_課題_: 劣等感を人生の「相棒」と呼ぶエッセイを、最後の文の後から書き進めてください。

_引用文_:
####

何かミスをした記憶はないのだが、手際が悪いと思われたのだろう。
その頃には既に「自分は物覚えが遅く、どんくさい人間なんだ」という意識が芽生えていたので、彼の言葉に萎縮してしまった。
では「親ガチャ」のように、「生まれ月ガチャ」に外れたと、親を恨んでいるだろうか?
実は……恨むどころか、振り返ってみるとこの小学生時代に抱いた「劣等感」が、その後の成長の糧や活力や助けにもなっていたりする。
今ではむしろ、劣等感は我が人生の「相棒」であり、なくてはならない存在とさえ思う。
そのことについて、今回のエッセイでは語ってみたい。
それでは早速だが、なぜ自分は劣等感を「相棒」とさえ思うのか。
その理由はこれまでの人生を振り返ったとき、劣等感がいくつもの「メリット」を与えてくれたからである。
大雑把に挙げると、
・メリット1 人一倍やるのが当たり前
・メリット2 壁や挫折に直面した時にダメージが少ない
・メリット3 人に優しくなれる
あたりだろうか。
探せば他にも沢山あるだろうけど、今回はこの三つに絞ってご説明したい。
・メリット1 人一倍やるのが当たり前
小さい頃から「自分は他人より劣っている」と思い続けてきたため、「人並みに何かをこなすには人一倍やらなければいけない」という意識が染み付いている。
子供の時はそれが「周りについていくため」だったのだが、ある出来事をきっかけに、「人一倍やれば追いつくだけではなく、追い越すこともできる」という意識に変わっていった。
それは友人宅でみんなで、「ぷよぷよ」というパズルゲームを初めてプレイした時のこと。
自分と同じく、初心者だった友人にボコボコにされたのだ。
同色の「ぷよぷよ」を4つくっつけると消える、自分はそれだけで精一杯だったのに、彼はすぐにコツを掴み、「連鎖」まで組めるようになり、どんどん攻撃してくるのだ。勝てるわけがない。
悔しい。実に悔しい。

####

_未加工の項目_:
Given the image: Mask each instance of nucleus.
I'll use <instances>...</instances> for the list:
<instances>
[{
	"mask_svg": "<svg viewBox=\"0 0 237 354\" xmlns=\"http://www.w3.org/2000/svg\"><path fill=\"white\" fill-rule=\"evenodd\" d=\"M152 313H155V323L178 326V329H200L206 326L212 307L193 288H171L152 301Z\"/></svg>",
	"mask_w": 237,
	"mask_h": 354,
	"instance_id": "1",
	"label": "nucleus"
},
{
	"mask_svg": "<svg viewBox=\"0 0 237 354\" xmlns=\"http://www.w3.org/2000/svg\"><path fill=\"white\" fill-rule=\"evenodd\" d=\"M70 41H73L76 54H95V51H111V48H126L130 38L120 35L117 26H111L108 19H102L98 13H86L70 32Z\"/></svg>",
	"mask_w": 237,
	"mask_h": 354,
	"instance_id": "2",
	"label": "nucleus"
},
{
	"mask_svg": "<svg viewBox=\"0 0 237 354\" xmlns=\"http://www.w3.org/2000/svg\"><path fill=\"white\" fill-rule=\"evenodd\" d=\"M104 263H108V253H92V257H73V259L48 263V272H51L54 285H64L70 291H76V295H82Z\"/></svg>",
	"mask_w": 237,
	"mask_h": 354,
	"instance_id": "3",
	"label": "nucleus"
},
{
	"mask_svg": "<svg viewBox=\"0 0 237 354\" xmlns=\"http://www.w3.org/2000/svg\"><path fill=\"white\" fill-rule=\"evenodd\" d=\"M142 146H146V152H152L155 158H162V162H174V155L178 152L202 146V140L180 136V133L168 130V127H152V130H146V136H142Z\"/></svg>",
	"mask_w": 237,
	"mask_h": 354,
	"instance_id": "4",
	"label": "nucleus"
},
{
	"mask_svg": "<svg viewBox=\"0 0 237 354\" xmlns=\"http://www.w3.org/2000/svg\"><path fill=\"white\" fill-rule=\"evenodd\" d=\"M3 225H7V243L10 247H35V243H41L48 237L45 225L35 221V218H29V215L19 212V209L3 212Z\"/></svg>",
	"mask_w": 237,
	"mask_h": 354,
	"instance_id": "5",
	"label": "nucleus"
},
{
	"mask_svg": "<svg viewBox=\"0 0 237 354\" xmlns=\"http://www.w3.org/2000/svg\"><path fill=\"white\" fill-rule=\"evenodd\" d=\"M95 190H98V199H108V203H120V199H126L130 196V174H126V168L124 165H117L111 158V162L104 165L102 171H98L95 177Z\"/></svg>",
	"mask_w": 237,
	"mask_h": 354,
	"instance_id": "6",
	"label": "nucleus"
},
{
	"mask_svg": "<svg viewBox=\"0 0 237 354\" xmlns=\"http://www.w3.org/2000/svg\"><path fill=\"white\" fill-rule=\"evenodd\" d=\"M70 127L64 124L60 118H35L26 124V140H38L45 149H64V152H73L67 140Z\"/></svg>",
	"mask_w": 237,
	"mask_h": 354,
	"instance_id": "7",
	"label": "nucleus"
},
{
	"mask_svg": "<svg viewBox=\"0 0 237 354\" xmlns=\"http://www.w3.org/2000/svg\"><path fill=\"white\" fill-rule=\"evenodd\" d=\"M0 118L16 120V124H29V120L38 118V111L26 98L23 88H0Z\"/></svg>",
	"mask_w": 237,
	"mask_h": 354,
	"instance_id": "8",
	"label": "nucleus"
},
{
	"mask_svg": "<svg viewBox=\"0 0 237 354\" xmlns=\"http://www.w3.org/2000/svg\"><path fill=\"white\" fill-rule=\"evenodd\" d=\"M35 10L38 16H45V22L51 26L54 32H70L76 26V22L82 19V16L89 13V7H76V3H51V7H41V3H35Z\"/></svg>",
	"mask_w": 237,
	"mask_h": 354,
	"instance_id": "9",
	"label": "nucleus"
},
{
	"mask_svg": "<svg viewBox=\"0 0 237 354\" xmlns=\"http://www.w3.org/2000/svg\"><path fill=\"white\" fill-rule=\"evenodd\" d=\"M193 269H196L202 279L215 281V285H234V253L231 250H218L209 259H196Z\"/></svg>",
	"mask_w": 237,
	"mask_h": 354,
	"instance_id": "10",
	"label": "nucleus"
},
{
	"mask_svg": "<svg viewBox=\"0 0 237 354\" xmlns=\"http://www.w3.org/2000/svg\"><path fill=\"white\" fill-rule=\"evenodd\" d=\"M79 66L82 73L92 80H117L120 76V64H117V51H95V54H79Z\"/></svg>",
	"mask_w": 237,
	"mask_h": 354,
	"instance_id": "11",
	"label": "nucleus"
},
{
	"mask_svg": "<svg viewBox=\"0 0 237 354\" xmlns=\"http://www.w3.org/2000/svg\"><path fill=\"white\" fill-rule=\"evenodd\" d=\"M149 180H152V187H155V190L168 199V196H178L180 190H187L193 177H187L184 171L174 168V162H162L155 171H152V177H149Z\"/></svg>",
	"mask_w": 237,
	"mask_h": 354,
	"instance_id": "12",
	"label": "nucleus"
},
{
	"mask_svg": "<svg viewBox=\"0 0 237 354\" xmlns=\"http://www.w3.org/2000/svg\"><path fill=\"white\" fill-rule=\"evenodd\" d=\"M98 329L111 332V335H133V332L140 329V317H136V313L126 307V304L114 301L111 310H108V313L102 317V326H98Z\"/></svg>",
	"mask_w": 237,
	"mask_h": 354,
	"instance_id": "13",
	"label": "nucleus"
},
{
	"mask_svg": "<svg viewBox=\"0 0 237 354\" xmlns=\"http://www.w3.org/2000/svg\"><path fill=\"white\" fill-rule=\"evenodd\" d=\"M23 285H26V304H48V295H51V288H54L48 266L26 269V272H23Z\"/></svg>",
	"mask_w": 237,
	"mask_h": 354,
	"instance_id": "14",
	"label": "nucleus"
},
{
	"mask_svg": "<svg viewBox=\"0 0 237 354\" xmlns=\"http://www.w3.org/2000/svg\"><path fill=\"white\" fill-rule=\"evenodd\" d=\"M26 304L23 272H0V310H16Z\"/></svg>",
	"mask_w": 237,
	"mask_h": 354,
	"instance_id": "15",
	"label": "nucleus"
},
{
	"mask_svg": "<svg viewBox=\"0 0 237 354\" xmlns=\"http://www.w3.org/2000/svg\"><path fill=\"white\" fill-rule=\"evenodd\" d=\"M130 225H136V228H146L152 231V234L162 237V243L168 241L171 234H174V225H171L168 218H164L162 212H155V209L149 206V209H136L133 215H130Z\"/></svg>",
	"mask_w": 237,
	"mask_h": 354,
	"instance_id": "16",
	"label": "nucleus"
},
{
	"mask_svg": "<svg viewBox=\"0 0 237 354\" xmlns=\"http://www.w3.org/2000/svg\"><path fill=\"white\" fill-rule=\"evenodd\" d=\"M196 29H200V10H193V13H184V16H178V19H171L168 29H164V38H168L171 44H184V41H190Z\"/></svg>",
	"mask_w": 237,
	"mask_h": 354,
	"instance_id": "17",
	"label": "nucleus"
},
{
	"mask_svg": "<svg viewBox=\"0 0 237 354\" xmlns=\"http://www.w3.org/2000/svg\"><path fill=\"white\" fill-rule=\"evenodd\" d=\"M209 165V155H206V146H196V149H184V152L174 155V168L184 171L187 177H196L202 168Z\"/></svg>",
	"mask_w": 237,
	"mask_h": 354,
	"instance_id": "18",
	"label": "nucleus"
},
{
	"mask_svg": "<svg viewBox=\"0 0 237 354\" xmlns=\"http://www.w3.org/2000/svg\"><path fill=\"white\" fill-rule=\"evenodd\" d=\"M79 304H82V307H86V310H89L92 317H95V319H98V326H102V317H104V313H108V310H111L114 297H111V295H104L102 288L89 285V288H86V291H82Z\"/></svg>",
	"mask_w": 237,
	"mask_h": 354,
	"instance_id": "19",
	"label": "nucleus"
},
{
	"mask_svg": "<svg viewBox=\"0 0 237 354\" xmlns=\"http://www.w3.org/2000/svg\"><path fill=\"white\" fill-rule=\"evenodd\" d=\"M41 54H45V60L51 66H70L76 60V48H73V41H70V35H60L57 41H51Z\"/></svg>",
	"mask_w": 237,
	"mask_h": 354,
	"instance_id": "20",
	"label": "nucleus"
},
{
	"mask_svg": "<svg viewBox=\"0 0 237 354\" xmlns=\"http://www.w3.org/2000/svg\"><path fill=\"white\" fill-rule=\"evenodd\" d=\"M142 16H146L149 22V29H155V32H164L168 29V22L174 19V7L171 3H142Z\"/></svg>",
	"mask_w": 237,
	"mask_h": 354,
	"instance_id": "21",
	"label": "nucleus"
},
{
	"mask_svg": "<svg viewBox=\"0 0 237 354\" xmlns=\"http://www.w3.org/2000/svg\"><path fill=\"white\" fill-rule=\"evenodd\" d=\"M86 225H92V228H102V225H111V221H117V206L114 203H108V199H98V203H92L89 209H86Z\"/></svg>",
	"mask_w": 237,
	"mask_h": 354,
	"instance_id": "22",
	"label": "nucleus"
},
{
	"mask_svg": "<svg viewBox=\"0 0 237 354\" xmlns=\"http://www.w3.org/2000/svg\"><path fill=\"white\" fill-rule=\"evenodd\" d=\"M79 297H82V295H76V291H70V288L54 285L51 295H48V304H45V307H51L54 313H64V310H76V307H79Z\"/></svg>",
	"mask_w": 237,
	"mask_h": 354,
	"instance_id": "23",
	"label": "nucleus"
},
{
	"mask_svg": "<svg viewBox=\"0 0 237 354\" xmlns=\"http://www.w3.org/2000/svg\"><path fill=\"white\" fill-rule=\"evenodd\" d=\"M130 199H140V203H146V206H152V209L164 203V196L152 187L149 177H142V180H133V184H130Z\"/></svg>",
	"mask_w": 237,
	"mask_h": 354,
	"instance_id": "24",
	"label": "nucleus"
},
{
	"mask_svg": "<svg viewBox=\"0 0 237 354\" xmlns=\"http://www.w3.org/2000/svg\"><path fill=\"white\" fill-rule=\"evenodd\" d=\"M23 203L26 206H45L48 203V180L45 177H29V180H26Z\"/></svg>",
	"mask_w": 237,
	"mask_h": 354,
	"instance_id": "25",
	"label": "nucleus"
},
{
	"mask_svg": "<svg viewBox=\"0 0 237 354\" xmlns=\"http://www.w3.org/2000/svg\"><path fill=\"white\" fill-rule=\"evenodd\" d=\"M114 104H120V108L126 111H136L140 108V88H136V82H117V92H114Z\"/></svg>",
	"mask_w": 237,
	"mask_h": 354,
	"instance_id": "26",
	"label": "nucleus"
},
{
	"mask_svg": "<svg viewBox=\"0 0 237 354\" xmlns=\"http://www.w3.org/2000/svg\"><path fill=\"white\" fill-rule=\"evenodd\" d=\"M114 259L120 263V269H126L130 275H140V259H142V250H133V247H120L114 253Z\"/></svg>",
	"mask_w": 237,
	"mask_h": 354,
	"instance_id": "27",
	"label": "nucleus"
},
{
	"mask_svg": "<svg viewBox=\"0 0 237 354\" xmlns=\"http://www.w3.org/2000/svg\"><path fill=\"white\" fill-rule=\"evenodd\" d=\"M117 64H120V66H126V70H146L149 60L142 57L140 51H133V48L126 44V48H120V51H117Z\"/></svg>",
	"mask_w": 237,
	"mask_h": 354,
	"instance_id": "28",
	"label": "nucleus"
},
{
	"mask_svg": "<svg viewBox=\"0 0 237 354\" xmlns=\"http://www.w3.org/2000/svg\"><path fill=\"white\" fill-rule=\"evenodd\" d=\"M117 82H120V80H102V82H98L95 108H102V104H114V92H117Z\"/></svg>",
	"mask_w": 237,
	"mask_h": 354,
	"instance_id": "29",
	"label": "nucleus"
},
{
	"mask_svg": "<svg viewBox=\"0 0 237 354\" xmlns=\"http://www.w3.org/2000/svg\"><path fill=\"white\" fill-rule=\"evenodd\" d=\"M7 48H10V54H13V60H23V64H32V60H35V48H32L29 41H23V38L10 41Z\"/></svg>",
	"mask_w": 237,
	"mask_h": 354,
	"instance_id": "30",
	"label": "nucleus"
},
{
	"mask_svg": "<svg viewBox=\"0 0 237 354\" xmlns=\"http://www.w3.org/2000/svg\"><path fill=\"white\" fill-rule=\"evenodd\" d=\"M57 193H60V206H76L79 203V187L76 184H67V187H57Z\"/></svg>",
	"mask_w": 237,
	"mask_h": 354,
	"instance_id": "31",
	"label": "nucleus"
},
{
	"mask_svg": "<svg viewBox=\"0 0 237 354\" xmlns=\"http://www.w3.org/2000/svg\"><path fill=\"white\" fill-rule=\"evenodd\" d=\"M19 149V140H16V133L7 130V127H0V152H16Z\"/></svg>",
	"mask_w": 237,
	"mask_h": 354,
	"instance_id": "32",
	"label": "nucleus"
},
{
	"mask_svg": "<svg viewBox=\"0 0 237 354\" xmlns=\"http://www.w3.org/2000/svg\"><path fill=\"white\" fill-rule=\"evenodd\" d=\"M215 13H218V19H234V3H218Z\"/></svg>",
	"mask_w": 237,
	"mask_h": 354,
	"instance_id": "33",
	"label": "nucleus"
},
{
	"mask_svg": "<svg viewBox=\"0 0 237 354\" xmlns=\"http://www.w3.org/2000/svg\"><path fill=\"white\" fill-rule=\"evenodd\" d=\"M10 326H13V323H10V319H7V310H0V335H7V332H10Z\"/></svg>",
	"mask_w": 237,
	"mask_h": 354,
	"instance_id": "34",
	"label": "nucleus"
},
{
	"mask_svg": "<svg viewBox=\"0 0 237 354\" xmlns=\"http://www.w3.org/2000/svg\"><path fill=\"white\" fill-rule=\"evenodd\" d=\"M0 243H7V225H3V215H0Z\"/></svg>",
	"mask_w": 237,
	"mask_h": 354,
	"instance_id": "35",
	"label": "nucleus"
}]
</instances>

####

_回答_:
いくらなんでも悔しかったので、勝てるように操作方法をじっくり身につけ、連鎖の組み方を考案し、練習しまくった。
するとある日、ボコボコにしてきた彼を完膚なきまでに打ち負かせたのだ。
このぷよぷよでの勝利体験によって、「人並みになるには人一倍やらなければいけないが、やり続ければ人を追い越すこともできる」という自信を持つようになった。
また、今では「結果は経験の副産物」だと思っている。
何事もスマートにこなせる人は羨ましいが、「人一倍やる」「回り道をする」ことは、他人よりも多くの経験や発見をすることもでき、それはそれで悪くはないとすら感じている。
・メリット2 壁や挫折に直面した時にダメージが少ない
音楽をやっていると、「上には上がいる」「自分が思いついたアイデアや身につけたテクニックを使っている人は既にいる」などの現実を、これでもかというほどに突きつけられる。
その上、苦労して開いた突破口や手にしたポジションもあっけなく閉ざされ、奪われる。
つまり定期的に、壁なり挫折なりと直面するのだ。
「三歩進んで二歩下がる」とはよく言ったものだ。
しかしそんな時、ふとこう考える。
「そもそも、自分は出来損ないじゃないか」と。
出来損ないなのにここまでこれた、出来損ないなのによく頑張ってる......そう思うと心のダメージが軽減され、「やれやれ、また0から始めようか」と歩み出す気になる。
「他人より劣っている」という意識は、「絶望を受け止めるクッション」にもなっていると感じるのだ。
そしてまた、三歩進んで二歩下がる。
それを繰り返すうち、結構前に進んでいたりする。
・メリット3 人に優しくなれる
自身が欠陥だらけでおっちょこちょいな人間だと思っているため、他人の失敗などにも寛容だ。
誰かがミスしても、「自分ならもっとひどいことになる」と普通に感じるので、全然許せる。
そうやって「他人に寛容になる(優しくなる)」、つまり「許せる力」を持つというのは、人間社会で生きていく中で非常に重要だと思っている。
第一に、人は一人では生きてはいけない。
そして第二に、人は必ずミスをする。
つまりお互いに助け合い、カバーしあうことでこの世の中は成り立っている。
寛容な自分にあれこれ押し付け、「利用しようとする人」ももちろんいるが、少数だ。
相手のミスを許容したりカバーすると、好感を持ってくれることの方が遥かに多い。
そして、自分がミスをした時に今度は相手がカバーしてくれる。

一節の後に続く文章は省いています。